## START Available data

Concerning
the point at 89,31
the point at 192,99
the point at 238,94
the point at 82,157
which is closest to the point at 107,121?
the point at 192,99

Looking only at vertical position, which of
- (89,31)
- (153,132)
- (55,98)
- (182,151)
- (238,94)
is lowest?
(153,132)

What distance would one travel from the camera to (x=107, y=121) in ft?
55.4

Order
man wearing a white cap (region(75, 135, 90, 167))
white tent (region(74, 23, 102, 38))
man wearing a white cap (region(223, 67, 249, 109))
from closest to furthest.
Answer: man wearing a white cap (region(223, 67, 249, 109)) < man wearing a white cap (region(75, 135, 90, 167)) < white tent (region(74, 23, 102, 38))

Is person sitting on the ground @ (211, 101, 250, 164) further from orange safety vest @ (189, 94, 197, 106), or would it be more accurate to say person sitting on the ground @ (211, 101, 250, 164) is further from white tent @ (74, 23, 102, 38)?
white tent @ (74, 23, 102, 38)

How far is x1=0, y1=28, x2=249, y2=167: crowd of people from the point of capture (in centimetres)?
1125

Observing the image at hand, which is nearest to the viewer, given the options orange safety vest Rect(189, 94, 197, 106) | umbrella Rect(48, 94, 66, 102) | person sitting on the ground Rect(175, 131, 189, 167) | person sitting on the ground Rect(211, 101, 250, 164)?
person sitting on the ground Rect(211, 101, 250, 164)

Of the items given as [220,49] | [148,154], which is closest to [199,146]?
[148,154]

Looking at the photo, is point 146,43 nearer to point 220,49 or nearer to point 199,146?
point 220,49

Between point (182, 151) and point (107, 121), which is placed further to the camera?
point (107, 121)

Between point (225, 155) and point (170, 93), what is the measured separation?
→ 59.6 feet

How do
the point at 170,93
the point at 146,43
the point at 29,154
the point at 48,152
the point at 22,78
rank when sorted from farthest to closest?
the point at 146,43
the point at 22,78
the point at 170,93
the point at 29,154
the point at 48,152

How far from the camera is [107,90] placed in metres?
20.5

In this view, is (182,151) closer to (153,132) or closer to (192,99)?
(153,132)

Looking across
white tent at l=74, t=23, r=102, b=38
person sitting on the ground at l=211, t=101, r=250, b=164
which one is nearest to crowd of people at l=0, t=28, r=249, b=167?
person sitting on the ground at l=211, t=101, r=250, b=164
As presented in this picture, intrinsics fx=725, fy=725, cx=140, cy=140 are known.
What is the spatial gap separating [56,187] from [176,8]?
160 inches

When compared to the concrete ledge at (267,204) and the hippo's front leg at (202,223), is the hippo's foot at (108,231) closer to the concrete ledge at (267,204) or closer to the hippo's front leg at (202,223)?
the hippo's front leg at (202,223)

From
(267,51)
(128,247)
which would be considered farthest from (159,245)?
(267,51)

## END Available data

# Brief:
Please rewrite the items from the line containing "When compared to" through the end of the items, changing "concrete ledge" to "stone ledge" and leaving everything else as it is.

# Exercise output:
When compared to the stone ledge at (267,204) and the hippo's front leg at (202,223), is the hippo's foot at (108,231) closer to the stone ledge at (267,204) or closer to the hippo's front leg at (202,223)?
the hippo's front leg at (202,223)

From
(267,51)
(128,247)
which would be considered farthest from (159,245)?
(267,51)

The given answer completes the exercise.